There will also be a Muzzle, but it will have a toggle bypass. I'll have a Fuzzdog Spluffer spitting a signal to the key input. A C-Buffer will be mounted to the master bypass, and the output will have an always on Klon buffer.

Drill Template for footswitches and controls (still making sure everything will line up properly. The vertical lines came out skewed, so had to adjust for that):





I've decided to mount a Voodoo Lab Mondo inside the unit in such a way that the courtesy outlet and the unused 9v outlets will be easily accessible. I'll be doubling or tripling up circuits to the 9v outlets, so I won't need one per each. The biggest current drain of the bunch is the Epic Looper at around 400ma.


Circuits so far:


----------



## DGWVI

I also need to figure out effects loop wiring. I'm using _these _from Tayda, but get horrible noise when nothing is plugged into the send/return. I've used them before for another 2-in1 build and didn't have any issue, so I'm not sure what's going on now. Doesn't seem to matter what two circuits it's between. I have the switched tips wired together, and the jacks grounded.


----------



## DGWVI

Progress. Really wish I'd had a machine shop with CNC do this  





All the circuits are ready to go, except a few of the relays(ran out of voltage regs)


----------



## DGWVI

All drilled, and mounting the circuits... Here's most of the FV1 boards. Still waiting on a delay-centric arachnid board


----------



## Chuck D. Bones

WILLIKERS! ?

Reminds me of the story about the guy who took an octopus into a bar.


----------



## falzhobel

Oh crap man. That's crazy. I've found myself in the "danger zone" with 3 PCBs inside a small enclosure... Ahah.


----------



## DGWVI

falzhobel said:


> Oh crap man. That's crazy. I've found myself in the "danger zone" with 3 PCBs inside a small enclosure... Ahah.

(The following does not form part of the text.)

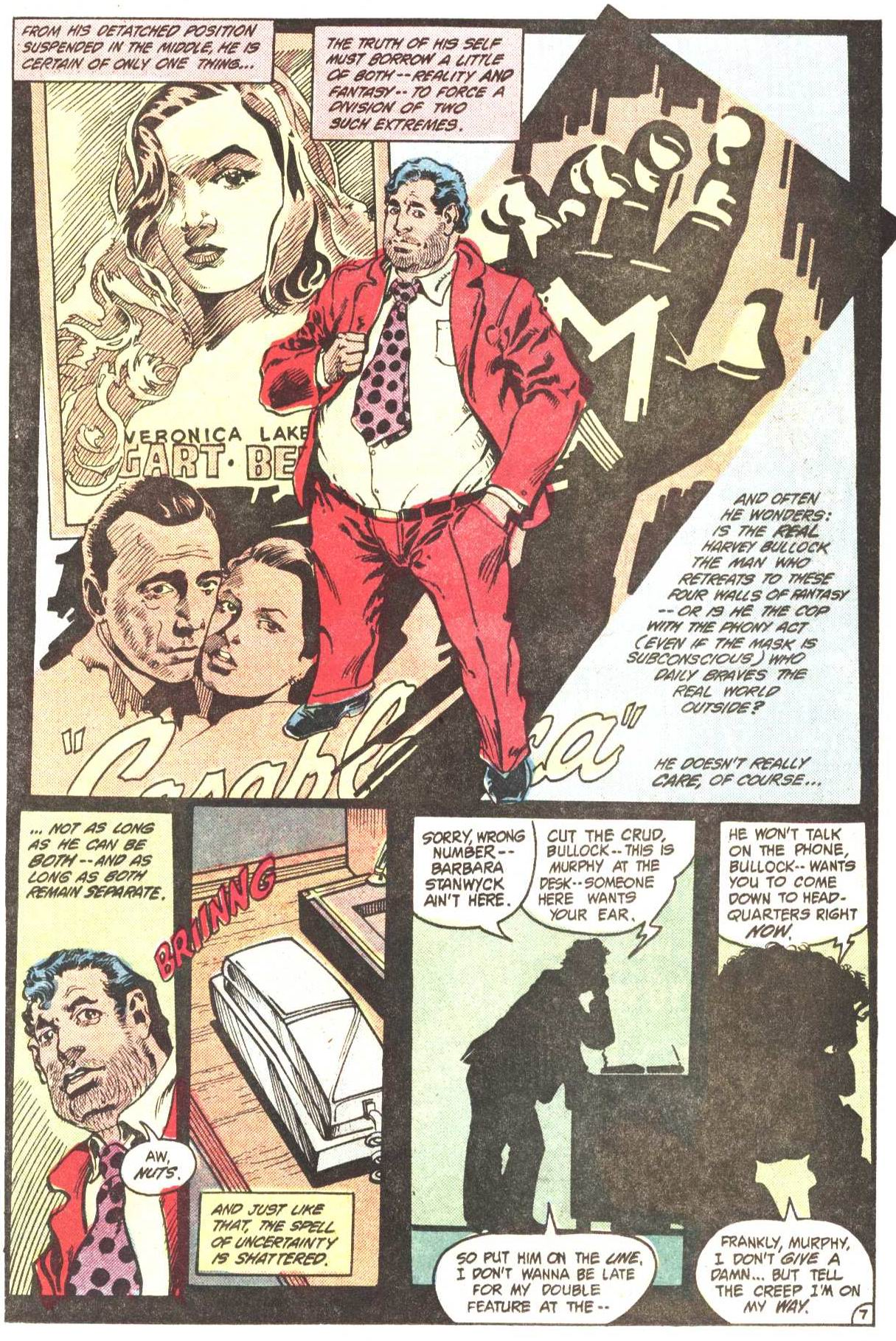 Detective Comics (1937) Issue #549 Page 8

Prior to this, I think the most I've done is five circuits in a 1590DD. Probably going to go mad once I start the wiring


----------



## DGWVI

Not PedalPCB related, but here's me planning the Synth Mega Pedal

This one will be focused on the amazing circuits from Parasit Studio, and supplemented with mod and delays from Fuzzdog. Haven't decided on the order, yet and I'm planning on using up to a four way splitter to the different synth engines. This ones not going to have programmable loops or the fancy relay bypass of the other Mega

Into the Unknown w/ New Wave CV Generator
Xor'Cist
Arcadiator w/ Mod Board
Multiwave Mega
Gristleizer
Mutron
Ocean Engine Chorus
Deep Vibes Vibrato
Harmonic Energizer
Pt2399 Echo Delay
Bit crusher
Belton Reverb


----------



## Nostradoomus

No Theremin Fuzz? Come on!


----------



## DGWVI

Nostradoomus said:


> No Theremin Fuzz? Come on!


Nope, not a stand-alone anyway. I'll just use the one built into the Into the Unknown


----------



## Nostradoomus

DGWVI said:


> Nope, not a stand-alone anyway. I'll just use the one built into the Into the Unknown



Oh right i forgot that was on there, good call


----------



## DGWVI

Nostradoomus said:


> Oh right i forgot that was on there, good call


The added Track, Warp, and Filter controls definitely come in handy


----------



## Nostradoomus

DGWVI said:


> The added Track, Warp, and Filter controls definitely come in handy



Damnit I haven’t even finished troubleshooting my Multiwave mega yet and now I’m ordering that one


----------



## DGWVI

Nostradoomus said:


> Damnit I haven’t even finished troubleshooting my Multiwave mega yet and now I’m ordering that one


It's a bad ass circuit. My favorite of all the analog guitar synths I've tried


----------



## Nostradoomus

I just love everything Fredrik does, such creativity!


----------



## DGWVI

Nostradoomus said:


> I just love everything Fredrik does, such creativity!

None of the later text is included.